Campaign-organized event features little about project itself

   

UNITED STATES - MARCH 21 - Republican presidential candidate Donald Trump gives a brief tour at the construction site for the Trump International Hotel, at the Old Post Office Pavilion in downtown Washington, D.C., Monday, March 21, 2016. (Photo By Al Drago/CQ Roll Call)
Donald Trump is surrounded by cameras as he gives a tour at the site of the Trump International Hotel being built in Washington. (Al Drago/CQ Roll Call)

Most construction sites would never get this much media attention. Then again, few are historic buildings being renovated into a luxury hotel by the Republican presidential front-runner.  

Reporters and a throng of television and still cameras poured into the unfinished main hall of the Old Post Office, which Donald Trump’s hotel company has gutted to transform into a signature property just blocks from the building where the real estate developer hopes to reside come 2017.  

It was, in a sense, Trump leveraging his campaign to promote his hotel.  

“We’re building one of the biggest ballrooms in Washington, and by far the most luxurious ballroom,” Trump said. “It’s actually the largest luxury ballroom in Washington.”  

On that, Trump stuck to a talking point, as a Trump employee pointed out after the fact that the luxury qualifier was important there (one presumes that space at the Washington Convention Center or the Washington Hilton on Connecticut Avenue might still take the cake when it comes to square footage).  

The outlets in attendance ran the gamut of U.S. and international media, and with concrete dust in the air and active construction going on around him, Trump held court, with reporters seated in two sections between bottles of Trump-branded spring water.  

Trump said the hotel was set for delivery in September, ahead of schedule and on budget, with the salesmanship he uses on the campaign  trail on full display, right down to the faucets.  

“We’ve gone to a very much higher degree of finishes and marbles, and fixtures and bathroom fixtures and windows, etc.,” Trump said. “It’s a great thing for the country. It’s a great thing for Washington.”  

“I think when it’s completed it will truly be one of the great hotels of the world, and that’s what we’re looking forward to,” Trump said.

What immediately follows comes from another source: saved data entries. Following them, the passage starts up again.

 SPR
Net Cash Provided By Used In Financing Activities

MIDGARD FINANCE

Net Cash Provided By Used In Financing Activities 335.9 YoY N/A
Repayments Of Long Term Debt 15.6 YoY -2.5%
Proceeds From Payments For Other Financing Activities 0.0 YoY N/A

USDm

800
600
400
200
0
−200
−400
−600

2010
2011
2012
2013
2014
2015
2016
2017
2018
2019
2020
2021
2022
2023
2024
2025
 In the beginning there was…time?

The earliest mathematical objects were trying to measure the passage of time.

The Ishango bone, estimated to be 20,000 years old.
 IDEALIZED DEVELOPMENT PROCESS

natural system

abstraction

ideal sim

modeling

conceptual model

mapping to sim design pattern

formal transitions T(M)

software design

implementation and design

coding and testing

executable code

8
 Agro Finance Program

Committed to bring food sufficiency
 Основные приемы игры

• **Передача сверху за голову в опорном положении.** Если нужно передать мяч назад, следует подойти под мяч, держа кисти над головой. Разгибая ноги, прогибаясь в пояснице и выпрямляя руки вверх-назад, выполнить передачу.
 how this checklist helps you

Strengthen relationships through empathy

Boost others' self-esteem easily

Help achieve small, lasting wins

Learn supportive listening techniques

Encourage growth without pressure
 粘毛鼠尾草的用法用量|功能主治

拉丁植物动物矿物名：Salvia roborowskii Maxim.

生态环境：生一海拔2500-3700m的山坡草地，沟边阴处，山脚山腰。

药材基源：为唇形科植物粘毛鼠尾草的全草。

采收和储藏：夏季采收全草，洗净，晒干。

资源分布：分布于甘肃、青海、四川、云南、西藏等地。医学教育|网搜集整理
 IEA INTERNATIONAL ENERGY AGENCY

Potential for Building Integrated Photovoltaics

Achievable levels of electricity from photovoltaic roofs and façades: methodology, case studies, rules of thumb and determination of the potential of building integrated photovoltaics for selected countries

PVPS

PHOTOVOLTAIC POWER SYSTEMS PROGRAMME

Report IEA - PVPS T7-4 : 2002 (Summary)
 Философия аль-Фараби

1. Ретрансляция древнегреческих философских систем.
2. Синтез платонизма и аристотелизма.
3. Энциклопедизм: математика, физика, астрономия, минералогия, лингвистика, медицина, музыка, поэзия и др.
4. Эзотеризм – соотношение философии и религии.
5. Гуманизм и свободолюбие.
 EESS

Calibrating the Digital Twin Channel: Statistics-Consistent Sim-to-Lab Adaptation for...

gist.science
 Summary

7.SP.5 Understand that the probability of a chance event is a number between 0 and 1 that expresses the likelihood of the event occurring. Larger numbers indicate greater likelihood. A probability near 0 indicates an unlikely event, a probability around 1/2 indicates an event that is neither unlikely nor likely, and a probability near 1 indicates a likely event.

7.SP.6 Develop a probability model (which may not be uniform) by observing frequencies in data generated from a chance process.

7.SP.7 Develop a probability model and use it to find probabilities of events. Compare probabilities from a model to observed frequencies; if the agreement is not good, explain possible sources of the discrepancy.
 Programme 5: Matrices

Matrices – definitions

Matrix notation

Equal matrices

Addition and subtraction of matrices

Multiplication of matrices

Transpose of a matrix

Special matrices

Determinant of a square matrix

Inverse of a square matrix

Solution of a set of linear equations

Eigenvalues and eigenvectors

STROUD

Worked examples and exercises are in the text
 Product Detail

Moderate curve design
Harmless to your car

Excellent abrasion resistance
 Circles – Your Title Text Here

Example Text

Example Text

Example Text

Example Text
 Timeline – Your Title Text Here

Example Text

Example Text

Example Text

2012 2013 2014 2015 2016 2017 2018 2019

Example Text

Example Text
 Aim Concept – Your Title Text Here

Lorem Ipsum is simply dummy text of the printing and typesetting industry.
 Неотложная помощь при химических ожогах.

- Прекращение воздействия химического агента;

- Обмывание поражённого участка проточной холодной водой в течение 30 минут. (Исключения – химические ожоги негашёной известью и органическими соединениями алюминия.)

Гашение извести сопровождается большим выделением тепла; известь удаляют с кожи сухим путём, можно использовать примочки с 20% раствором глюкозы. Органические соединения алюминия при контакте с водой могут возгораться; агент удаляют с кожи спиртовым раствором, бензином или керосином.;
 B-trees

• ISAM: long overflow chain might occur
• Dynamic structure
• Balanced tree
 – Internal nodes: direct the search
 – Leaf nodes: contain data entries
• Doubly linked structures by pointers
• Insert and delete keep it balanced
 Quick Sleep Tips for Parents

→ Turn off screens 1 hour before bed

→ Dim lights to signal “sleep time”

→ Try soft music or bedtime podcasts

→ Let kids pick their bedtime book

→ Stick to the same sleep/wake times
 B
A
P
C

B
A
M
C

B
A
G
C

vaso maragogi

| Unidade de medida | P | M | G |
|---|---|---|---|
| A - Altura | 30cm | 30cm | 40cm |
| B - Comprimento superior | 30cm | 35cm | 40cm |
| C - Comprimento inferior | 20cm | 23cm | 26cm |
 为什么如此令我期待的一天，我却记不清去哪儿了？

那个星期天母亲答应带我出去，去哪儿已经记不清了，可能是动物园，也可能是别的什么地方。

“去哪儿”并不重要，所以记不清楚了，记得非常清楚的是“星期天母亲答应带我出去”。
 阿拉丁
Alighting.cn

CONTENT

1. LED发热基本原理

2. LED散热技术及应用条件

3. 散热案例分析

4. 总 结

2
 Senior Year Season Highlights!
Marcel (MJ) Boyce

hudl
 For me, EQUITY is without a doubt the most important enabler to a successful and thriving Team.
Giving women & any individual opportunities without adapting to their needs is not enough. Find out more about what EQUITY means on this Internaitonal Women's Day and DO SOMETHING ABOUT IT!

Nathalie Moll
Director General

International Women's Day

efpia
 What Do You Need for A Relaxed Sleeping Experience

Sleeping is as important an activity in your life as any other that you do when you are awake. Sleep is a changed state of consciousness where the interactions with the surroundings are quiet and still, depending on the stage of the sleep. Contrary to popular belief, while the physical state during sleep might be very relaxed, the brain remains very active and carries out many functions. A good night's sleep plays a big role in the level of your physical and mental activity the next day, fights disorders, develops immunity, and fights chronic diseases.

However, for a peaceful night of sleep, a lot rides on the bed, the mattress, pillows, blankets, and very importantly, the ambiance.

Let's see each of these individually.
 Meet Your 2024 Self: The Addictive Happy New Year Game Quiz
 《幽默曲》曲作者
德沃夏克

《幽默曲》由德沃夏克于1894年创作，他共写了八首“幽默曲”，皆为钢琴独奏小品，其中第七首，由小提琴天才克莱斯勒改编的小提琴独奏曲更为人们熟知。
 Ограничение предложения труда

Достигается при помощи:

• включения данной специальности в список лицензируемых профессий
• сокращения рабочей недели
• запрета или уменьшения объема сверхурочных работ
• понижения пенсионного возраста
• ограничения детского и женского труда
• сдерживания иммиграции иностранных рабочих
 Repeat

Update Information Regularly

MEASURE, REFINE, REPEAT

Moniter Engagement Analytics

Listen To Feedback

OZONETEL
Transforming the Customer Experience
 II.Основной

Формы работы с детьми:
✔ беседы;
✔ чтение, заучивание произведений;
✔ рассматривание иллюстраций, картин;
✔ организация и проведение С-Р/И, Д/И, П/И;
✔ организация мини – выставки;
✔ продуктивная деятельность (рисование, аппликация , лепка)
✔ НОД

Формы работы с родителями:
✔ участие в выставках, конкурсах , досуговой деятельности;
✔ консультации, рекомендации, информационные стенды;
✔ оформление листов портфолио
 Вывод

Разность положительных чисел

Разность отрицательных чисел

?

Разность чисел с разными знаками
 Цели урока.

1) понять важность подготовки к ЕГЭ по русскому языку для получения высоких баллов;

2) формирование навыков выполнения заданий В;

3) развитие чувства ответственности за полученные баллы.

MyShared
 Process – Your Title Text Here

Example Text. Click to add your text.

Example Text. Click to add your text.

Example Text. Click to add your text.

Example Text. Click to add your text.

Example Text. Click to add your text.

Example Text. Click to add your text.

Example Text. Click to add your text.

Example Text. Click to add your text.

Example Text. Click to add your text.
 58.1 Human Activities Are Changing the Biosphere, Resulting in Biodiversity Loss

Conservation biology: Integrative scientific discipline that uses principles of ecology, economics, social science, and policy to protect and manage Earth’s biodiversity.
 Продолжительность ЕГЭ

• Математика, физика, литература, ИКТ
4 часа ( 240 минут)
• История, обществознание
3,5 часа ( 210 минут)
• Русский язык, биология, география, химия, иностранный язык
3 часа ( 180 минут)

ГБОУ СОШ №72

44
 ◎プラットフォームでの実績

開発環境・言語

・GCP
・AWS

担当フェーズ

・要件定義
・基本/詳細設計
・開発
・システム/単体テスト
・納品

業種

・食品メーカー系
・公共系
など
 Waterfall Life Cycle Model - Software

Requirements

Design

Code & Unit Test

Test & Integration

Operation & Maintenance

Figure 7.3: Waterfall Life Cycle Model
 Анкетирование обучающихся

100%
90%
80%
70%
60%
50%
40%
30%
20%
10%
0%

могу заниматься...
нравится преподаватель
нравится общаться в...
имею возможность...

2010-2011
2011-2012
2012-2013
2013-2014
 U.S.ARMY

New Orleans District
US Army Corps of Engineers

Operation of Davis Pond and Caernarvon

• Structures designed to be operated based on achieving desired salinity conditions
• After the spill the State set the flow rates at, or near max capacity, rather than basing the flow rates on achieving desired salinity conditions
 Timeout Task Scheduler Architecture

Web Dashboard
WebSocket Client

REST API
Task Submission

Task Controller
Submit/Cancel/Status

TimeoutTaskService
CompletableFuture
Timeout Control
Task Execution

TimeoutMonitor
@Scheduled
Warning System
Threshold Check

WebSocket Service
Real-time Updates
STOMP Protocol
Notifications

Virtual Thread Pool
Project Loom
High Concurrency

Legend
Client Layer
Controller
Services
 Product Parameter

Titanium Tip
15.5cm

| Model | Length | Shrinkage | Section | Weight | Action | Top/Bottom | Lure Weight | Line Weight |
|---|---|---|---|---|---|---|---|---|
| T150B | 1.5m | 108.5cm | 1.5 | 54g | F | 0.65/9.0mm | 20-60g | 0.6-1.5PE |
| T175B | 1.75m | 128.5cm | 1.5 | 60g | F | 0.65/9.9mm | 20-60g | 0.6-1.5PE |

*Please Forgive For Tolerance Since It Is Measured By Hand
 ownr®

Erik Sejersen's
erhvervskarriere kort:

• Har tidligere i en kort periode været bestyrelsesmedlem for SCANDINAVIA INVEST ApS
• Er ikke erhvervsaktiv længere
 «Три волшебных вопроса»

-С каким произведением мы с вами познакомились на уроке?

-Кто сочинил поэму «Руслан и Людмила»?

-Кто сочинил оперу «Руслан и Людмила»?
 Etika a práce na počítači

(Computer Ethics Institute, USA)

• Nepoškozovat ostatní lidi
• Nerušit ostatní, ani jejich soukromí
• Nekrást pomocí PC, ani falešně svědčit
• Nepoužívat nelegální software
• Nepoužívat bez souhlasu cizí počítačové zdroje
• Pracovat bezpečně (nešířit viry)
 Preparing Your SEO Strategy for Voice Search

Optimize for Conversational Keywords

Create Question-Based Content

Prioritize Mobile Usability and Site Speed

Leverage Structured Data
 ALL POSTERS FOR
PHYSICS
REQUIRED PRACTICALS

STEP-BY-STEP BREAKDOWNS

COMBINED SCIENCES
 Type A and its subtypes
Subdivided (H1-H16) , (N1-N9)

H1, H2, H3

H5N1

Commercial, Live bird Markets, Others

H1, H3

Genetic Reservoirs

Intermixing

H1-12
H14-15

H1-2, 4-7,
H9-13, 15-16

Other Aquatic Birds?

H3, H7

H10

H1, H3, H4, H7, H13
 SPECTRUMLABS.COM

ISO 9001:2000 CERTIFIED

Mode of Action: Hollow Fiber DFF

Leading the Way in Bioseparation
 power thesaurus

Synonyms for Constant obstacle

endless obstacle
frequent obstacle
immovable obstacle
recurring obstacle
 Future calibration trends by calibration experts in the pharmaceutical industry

The news conference itself featured a customary array of questions that might be expected in any other venue, with Trump at one point predicting he could win New York in a general election and brushing off concerns about the possibility of Democratic front-runner and former Secretary of State Hillary Clinton winning Utah, as a new 
poll suggested.

The event, sandwiched between a meeting with members of Congress at the Capitol Hill offices of the law firm Jones Day and a Trump speech at AIPAC in the evening, featured not a single critical question about the operations of the hotel itself, despite past reporting from the Washington Post and other outlets about the immigration status of construction workers.  

After the news conference, Trump took the assembled media into the ballroom of the facility, still under construction with floors remaining to be laid down and sheet rock still to be installed to form the walls, one reporter who climbed atop a stack of sheet rock was promptly scolded.  

Throughout, Trump continued to speak about his campaign, saying that he would be on Pennsylvania Avenue “one way or the other.”